**Text provided**:

"""

Title 210—APPELLATE PROCEDURE

PART I. RULES OF APPELLATE PROCEDURE

[210 PA. CODE CHS. 3 AND 13]

Proposed Amendment of Pa.R.A.P. 311, 1311, and 1312

[52 Pa.B. 4915]
[Saturday, August 13, 2022]

 The Appellate Court Procedural Rules Committee is considering proposing to the Supreme Court of Pennsylvania the amendment of Pa.R.A.P. 311, 1311, and 1312 governing orders sustaining venue, personal jurisdiction, or in rem jurisdiction for the reasons set forth in the accompanying publication report. Pursuant to Pa.R.J.A. 103(a)(1), the proposal is being published in the Pennsylvania Bulletin for comments, suggestions, or objections prior to submission to the Supreme Court.

 Any report accompanying this proposal was prepared by the Committee to indicate the rationale for the proposed rulemaking. It will neither constitute a part of the rules nor be adopted by the Supreme Court.

 Additions to the text of the proposal are bolded and underlined; deletions to the text are bolded and bracketed.

"""

**Raw records**:
"""

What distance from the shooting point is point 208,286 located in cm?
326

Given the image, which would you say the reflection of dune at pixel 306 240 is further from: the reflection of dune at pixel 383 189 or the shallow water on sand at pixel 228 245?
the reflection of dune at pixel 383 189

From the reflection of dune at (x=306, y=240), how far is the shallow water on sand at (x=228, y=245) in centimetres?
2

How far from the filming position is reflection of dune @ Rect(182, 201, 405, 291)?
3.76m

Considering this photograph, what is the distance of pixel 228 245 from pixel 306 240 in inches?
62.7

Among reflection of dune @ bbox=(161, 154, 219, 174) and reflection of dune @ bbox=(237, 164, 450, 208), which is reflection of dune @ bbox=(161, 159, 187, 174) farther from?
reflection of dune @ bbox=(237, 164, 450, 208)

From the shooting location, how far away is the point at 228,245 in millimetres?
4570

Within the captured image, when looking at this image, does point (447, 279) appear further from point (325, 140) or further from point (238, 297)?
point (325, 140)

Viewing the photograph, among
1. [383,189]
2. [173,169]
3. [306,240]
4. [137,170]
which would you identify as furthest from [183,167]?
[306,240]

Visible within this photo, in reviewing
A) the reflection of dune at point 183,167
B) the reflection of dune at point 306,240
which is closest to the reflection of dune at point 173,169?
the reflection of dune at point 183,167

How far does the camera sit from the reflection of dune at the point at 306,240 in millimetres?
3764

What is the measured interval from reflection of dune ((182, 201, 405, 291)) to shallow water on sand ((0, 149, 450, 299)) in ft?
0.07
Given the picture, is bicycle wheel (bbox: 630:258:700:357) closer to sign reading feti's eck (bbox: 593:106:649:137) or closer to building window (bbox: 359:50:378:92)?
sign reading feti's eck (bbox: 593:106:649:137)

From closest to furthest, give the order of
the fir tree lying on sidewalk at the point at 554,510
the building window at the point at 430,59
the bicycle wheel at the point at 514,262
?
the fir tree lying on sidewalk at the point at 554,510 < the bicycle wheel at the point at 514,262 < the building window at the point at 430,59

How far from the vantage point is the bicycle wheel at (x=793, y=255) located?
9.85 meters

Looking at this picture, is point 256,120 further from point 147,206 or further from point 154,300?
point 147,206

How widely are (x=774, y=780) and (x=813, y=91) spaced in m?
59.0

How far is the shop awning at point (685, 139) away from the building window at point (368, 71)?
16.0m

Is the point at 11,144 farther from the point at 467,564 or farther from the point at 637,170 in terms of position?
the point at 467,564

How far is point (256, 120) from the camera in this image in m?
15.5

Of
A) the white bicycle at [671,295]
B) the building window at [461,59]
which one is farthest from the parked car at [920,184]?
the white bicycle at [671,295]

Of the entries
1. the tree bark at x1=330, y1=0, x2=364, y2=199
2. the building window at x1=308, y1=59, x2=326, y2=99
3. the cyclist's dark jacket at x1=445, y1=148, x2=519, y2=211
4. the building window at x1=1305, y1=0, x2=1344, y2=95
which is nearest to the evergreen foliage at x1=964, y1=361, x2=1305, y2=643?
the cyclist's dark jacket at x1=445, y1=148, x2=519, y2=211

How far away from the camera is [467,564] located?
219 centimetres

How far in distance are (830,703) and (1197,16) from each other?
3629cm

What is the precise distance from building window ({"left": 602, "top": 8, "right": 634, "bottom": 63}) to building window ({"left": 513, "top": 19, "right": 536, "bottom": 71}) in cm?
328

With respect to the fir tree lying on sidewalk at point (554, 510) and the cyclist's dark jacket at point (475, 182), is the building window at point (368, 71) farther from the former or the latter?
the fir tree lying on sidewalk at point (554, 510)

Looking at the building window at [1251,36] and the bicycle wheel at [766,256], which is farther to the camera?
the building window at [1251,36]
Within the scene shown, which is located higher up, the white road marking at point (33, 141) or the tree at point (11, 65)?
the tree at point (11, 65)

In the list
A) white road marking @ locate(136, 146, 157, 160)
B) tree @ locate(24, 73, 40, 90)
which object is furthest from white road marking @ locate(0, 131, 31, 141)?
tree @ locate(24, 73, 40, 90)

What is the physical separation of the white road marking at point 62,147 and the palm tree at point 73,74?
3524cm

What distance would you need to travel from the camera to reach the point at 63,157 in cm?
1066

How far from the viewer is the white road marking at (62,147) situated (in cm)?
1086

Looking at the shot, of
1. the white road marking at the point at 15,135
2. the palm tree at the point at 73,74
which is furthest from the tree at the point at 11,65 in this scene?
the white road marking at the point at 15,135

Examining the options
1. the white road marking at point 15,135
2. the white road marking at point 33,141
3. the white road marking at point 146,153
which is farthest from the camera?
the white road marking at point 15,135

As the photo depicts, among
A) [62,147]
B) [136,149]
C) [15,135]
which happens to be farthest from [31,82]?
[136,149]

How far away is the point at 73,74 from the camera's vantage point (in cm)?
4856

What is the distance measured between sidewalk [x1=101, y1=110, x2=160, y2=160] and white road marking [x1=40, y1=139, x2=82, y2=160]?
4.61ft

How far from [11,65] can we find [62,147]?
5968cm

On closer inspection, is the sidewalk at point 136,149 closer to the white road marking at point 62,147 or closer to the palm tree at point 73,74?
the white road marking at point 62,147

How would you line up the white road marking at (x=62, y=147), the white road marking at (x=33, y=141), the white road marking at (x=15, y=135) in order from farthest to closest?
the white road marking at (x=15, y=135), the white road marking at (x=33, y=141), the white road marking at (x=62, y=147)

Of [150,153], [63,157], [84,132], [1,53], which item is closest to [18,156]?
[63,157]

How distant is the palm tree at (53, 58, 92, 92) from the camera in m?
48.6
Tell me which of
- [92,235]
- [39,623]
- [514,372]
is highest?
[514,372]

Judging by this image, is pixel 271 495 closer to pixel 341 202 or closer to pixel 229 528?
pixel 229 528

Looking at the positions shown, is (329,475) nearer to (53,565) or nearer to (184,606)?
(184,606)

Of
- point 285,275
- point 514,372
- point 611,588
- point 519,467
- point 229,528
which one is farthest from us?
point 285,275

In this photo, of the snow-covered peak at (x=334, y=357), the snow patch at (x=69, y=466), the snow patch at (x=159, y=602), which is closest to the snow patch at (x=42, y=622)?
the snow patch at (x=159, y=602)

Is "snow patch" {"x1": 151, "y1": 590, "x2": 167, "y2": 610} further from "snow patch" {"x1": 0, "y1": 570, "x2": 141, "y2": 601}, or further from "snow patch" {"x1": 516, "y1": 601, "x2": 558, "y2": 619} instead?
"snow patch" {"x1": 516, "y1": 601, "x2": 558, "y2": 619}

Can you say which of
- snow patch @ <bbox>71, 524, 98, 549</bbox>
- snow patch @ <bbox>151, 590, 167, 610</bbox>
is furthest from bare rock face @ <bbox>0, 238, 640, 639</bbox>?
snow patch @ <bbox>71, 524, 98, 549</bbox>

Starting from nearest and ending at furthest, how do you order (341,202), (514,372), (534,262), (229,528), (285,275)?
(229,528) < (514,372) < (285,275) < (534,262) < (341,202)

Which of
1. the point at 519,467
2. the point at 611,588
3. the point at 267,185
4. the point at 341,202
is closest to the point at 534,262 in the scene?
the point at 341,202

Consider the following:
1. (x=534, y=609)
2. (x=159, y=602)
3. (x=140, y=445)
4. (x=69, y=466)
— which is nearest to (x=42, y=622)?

"""

**Required task**: Please write the next part of the notice on proposed amendments to Pa.R.A.P. 311, 1311, and 1312, starting after its last sentence. The records have no role in this work.

**Answer for the task**:
 The Committee invites all interested persons to submit comments, suggestions, or objections in writing to:

Karla M. Shultz, Counsel
Appellate Court Procedural Rules Committee
Supreme Court of Pennsylvania
Pennsylvania Judicial Center
PO Box 62635
Harrisburg, PA 17106-2635
FAX: 717-231-9551
appellaterules@pacourts.us

 All communications in reference to the proposal should be received by September 30, 2022. E-mail is the preferred method for submitting comments, suggestions, or objections; any e-mailed submission need not be reproduced and resubmitted via mail. The Committee will acknowledge receipt of all submissions.

By the Appellate Court
Procedural Rules Committee

HONORABLE J. ANDREW CROMPTON, 
Chair

Annex A

TITLE 210. APPELLATE PROCEDURE

PART I. RULES OF APPELLATE PROCEDURE

ARTICLE I. PRELIMINARY PROVISIONS

CHAPTER 3. ORDERS FROM WHICH APPEALS MAY BE TAKEN

INTERLOCUTORY APPEALS

Rule 311. Interlocutory Appeals as of Right.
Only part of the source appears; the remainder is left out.